Are our beaches safe? Quantifying the human health impact of anthropogenic beach litter on people in New Zealand.

Author information

1
Environmental Research Institute, University of Waikato, Hamilton, New Zealand; Harry Butler Institute, Murdoch University, Murdoch, Western Australia, Australia. Electronic address: marnie.campbell@murdoch.edu.au.
2
School of Science, University of Waikato, Hamilton, New Zealand. Electronic address: Linda.peters@waikato.ac.nz.
3
Harry Butler Institute, Murdoch University, Murdoch, Western Australia, Australia. Electronic address: Cameron.McMains@murdoch.edu.au.
4
Harry Butler Institute, Murdoch University, Murdoch, Western Australia, Australia. Electronic address: M.campos@murdoch.edu.au.
5
School of Psychology, University of Waikato, Hamilton, New Zealand. Electronic address: Rebecca.sargisson@waikato.ac.nz.
6
AquaEquis Consulting, Armidale, New South Wales, Australia.
7
Harry Butler Institute, Murdoch University, Murdoch, Western Australia, Australia; School of Science, University of Waikato, Hamilton, New Zealand.
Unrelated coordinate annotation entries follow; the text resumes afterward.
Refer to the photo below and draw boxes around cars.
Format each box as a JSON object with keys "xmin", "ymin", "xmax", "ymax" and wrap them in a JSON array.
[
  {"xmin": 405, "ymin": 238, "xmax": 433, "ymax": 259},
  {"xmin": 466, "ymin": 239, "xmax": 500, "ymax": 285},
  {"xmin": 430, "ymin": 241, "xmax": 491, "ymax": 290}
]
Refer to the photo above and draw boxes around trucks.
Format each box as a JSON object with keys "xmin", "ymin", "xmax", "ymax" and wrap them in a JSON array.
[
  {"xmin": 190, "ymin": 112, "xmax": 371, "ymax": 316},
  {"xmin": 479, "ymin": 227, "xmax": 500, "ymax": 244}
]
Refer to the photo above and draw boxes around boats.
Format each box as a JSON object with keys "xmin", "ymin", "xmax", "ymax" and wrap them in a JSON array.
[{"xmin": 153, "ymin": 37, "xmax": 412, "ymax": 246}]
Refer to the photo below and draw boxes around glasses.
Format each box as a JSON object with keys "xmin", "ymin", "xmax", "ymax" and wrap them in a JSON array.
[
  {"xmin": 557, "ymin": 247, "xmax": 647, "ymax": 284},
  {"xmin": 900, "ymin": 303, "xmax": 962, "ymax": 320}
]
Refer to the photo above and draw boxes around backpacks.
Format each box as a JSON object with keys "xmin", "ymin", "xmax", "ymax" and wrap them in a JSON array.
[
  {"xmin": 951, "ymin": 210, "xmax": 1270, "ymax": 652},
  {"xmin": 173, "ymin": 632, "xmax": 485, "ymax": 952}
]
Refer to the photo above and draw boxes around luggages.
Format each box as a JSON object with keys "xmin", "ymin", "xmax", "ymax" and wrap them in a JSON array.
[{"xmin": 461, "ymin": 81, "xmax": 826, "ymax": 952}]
Electronic address: Chad.hewitt@waikato.ac.nz.

Abstract

The environmental, social and cultural importance of beaches permeates human society, yet the risk of human injury associated with increasing exposure to anthropogenic beach litter remains an unknown. While the impact of marine debris and beach litter on marine and coastal fauna and flora is a widely reported global issue, we investigate the impact on human health in New Zealand. Anthropogenic beach litter is ubiquitous, few beaches remain pristine, which consequently influences tourist choices and potentially negatively interacts with humans. Human impacts are not well-investigated, with no quantitative studies of impact but many studies qualitatively inferring impact. New Zealand has a socialised medical system allowing a quantitative, decadal assessment of medical insurance claims to determine patterns and trends across ecosystems and causes. We demonstrate for the first time that anthropogenic beach litter poses a common and pervasive exposure hazard to all ages, with specific risk posed to young children. The New Zealand system allows these hazards to be investigated to determine the true effects and costs across a nation, providing an evidence base for decision-makers to address this ubiquitous environmental issue.

KEYWORDS:

Beach management; Environmental values; Human health; Marine debris; Pollution; Water quality

PMID:
30336429
DOI:
10.1016/j.scitotenv.2018.10.137
[Indexed for MEDLINE]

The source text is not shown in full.